What I Want
I haven’t written much in a while. At first I was distracted by a heavy work load, personal and family issues that weighed heavily on me and I was not interested in sharing in a public forum, and finally by the election, which was all consuming around my house. With the election of Obama and some of my personal issues being resolved, one way or another, I feel the urge to return to my keyboard.
But what to write about? When I first started this blog the idea was to write about advertising and marketing and use it as a business link. But writing about those subjects really doesn’t interest me as much as just writing about human nature in general, be it art, politics or just the absurdity of life. My blog got very political and very personal.
I was questioning the point of doing this at all. Aside from a vanity project what was my point in keeping this blog going?
I was giving this entire issue some thought last week while taking Rt 60 across Florida on my way to Tampa. I was going to direct a TV spot with NFL great Roger Craig. I had not shot a commercial in almost 2 years and this should have excited me greatly but it was feeling like something I had to do rather than something I wanted to do. What was I doing with my life? Why was I still doing something that I didn’t really love anymore? How would I write about the experience?
I have to backtrack for a moment. As a young man I never saw myself having a career in advertising. Though I went to art school initially as an advertising major I had no interest in the subject and saw it as merely a way to get into Pratt. I also had no concept of what a career as an artist really meant. As soon as I got to Pratt and started to learn a few things about what these career paths meant and about myself and my talent I switched my major to painting. I chose painting because I had never painted before and it seemed hard. I was used to getting away with things in high school (and my first year of college at the University of Miami was a joke) because I was smart and also because I had a gift – I could draw anything. I saw myself as a cartoonist because my cartoons made people laugh and they were easy to do. So now I’m at Pratt and I meet
I then I meet some teachers who are really artists and don’t mind telling you if your work sucks. And then their was Bonnard, Vuillard, Degas, Corbet and Monet – all blowing my mind. And there are students with serious talent and I am intimidated as all hell and I decide to really challenge myself and see if I have the goods to be a real artist.
And I was. At first I copied others. I copied the masters and I copied my friends. It was a way to learn fast. My teachers recognized my talent and encouraged me. As I became more confident I became brash and arrogant. And lazy. Eventually I reverted to my old tricks and began to coast on my reputation. Also, I was doing a lot of drugs (weren’t we all) and that didn’t help me. The drugs dulled my ambition. And the other thing that caused me to stifle my ambitions was sex. I was determined to sleep with every girl at school and I tried my best to fulfill at least that part of my ambition. But I digress…

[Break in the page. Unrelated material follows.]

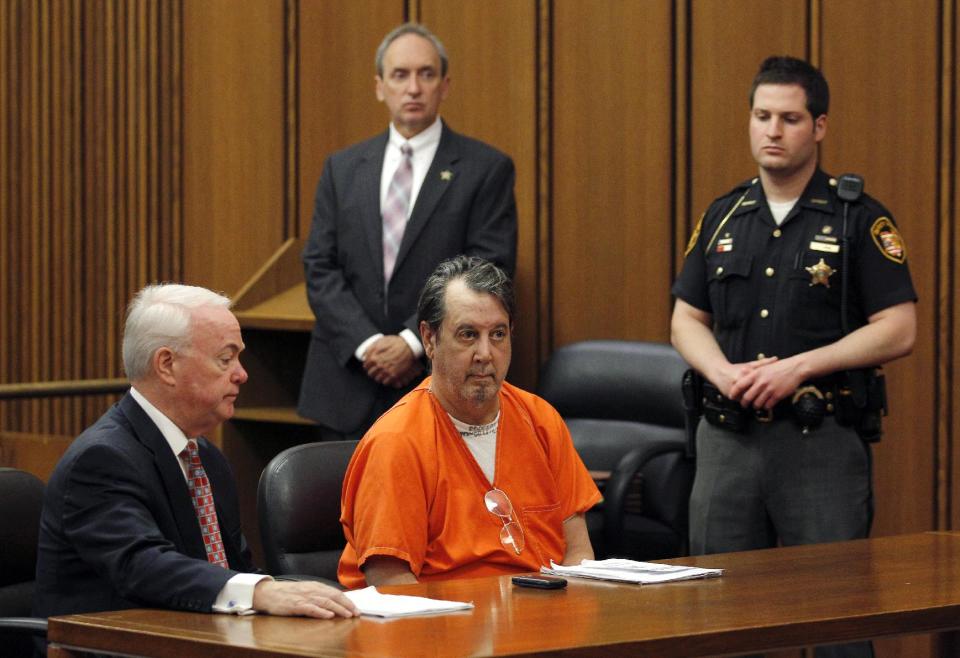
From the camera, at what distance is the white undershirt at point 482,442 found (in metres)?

I made it through and headed into the art world but found it to be dissapointing. Talent would not carry you through. You needed driving ambition and the ability to market yourself. Talent was secondary. So I became distracted again and wound up going in another path. That story reads like a novel and I don”t want to get too off track now so maybe I’ll get into that at another time. The point is that I was an artist not making art and needing to make money so… I became an illustrator. That was a job I really detested and so I drifted to graphic design and finally into film and TV commercial production. Yes, there I was in advertising – the one career I never thought I would enter in a million years!

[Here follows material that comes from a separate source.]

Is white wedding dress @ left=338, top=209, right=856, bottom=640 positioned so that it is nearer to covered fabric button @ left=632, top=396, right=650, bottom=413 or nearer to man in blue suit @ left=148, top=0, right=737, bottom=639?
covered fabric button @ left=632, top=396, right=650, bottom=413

But there was money in it… very big money and eventually I got into all aspects of the game. It was never by design or even desire. I just went with the flow and I fell easily into the life.
When I left New York in 2005 I was leaving not only my home town but a way of life. That I drifted into a marketing position was not surprising – just not want I had hoped for. I would have been happier teaching art or working as a bartender to be honest. The work was challenging but more for having to deal with office politics than the work itself.
So now here I am driving to Tampa to meet Roger Craig and like the song in Chorus Line: “I felt nothing!” I had to ask myself what it is that interests me. Well, art does and always has. So does food – I love to cook. So does a lot of stuff. But what gets my blood boiling? And why am I writing?
I am a decent writer and have written copy for dozens of TV and radio spots, brochures, newspaper ads, websites and articles. I’ve even witten screenplays – 4 of them – and a TV series. But the blog is something else. It’s really the only thing in the last 4 years I consider to truly represent me. Therefore I feel the need to bring it into a sharper focus.
I had a thought pop into my little brain while I was behind the wheel and I scribbled down these words in my notebook: “Absurdity” and “Injustice.”
From now on I am going to change the nature of this blog. Instead of writing about others I want to write about myself. I am of a mind to try to limit my scope in the hopes that by doing so I will become: A- a better, more diciplined writer; B- attract a better crowd of readers – actually a more consistent crowd of readers; and C- find my voice. To me this seems like a nearly impossible task but a worthy one – especially that last part. By writing about my life instead about observations of events I feel like I can learn from the past and truly grow and maybe – just maybe – I can find out what it is I really want to do when I grow up.
We’ll see hope it goes.
December 7, 2008 at 6:05 pm
Good luck! It is indeed a worthy endeavor.. I’m always proud of you. Your writing is strongest when its introspective..i think.